Required task.
Reproduce the complete listing without any deviation.

Recorded data.
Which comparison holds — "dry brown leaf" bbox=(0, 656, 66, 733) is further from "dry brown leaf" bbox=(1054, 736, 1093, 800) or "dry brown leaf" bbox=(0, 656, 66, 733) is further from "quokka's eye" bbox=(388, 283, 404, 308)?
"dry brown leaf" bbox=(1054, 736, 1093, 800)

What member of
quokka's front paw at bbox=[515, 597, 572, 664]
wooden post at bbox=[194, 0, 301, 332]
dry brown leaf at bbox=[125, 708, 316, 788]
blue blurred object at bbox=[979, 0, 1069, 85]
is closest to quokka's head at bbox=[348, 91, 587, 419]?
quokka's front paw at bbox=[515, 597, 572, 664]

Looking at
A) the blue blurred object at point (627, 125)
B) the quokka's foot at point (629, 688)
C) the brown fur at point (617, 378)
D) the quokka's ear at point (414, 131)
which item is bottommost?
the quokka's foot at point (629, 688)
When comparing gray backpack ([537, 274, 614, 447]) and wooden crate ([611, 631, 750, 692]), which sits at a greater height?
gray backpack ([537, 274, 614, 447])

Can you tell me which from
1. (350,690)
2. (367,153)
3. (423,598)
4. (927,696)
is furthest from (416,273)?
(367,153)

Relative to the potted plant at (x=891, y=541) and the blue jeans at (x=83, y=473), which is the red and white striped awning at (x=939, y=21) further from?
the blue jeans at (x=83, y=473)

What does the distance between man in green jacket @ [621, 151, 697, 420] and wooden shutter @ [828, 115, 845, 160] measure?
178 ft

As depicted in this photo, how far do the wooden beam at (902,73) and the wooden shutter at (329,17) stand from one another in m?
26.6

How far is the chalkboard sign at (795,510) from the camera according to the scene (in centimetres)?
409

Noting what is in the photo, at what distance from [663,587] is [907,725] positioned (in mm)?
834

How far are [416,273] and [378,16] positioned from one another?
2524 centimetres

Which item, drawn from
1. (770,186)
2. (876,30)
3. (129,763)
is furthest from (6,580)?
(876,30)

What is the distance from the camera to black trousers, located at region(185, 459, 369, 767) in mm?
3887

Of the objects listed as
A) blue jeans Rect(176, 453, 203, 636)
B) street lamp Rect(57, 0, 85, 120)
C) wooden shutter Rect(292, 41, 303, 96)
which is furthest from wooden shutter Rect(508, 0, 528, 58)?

Response to this task.
Which comparison holds — "dry brown leaf" bbox=(0, 656, 66, 733) is further from "dry brown leaf" bbox=(1054, 736, 1093, 800) or "dry brown leaf" bbox=(0, 656, 66, 733) is further from "quokka's eye" bbox=(388, 283, 404, 308)?
"dry brown leaf" bbox=(1054, 736, 1093, 800)

What member of
quokka's front paw at bbox=[515, 597, 572, 664]
wooden post at bbox=[194, 0, 301, 332]
dry brown leaf at bbox=[125, 708, 316, 788]
blue blurred object at bbox=[979, 0, 1069, 85]
is closest to quokka's head at bbox=[348, 91, 587, 419]?
quokka's front paw at bbox=[515, 597, 572, 664]

Looking at
A) the blue blurred object at point (627, 125)
B) the quokka's foot at point (629, 688)
C) the brown fur at point (617, 378)
D) the quokka's ear at point (414, 131)
which item is bottommost?
the quokka's foot at point (629, 688)
When comparing gray backpack ([537, 274, 614, 447]) and wooden crate ([611, 631, 750, 692]), which sits at a greater height?
gray backpack ([537, 274, 614, 447])

Can you tell me which from
1. (350,690)
2. (367,153)
3. (423,598)
4. (927,696)
is furthest from (416,273)?
(367,153)

Relative to the potted plant at (x=891, y=541) and the blue jeans at (x=83, y=473), which is the red and white striped awning at (x=939, y=21) further from?
the blue jeans at (x=83, y=473)

What does the distance between man in green jacket @ [621, 151, 697, 420] and wooden shutter @ [828, 115, 845, 160] measure?
178 ft

As depicted in this photo, how far do the wooden beam at (902,73) and the wooden shutter at (329,17) stand from one another in m?
26.6

How far is the chalkboard sign at (795,510) from the camera according to the scene (in centimetres)?
409

Noting what is in the photo, at what distance from [663,587] is [907,725] positioned (in mm)?
834

How far are [416,273] and [378,16] positioned from one another?
2524 centimetres

Which item, drawn from
1. (770,186)
2. (876,30)
3. (129,763)
is furthest from (6,580)?
(876,30)

What is the distance from the camera to black trousers, located at region(185, 459, 369, 767) in mm?
3887

Of the objects listed as
A) blue jeans Rect(176, 453, 203, 636)
B) street lamp Rect(57, 0, 85, 120)
C) wooden shutter Rect(292, 41, 303, 96)
which is furthest from wooden shutter Rect(508, 0, 528, 58)?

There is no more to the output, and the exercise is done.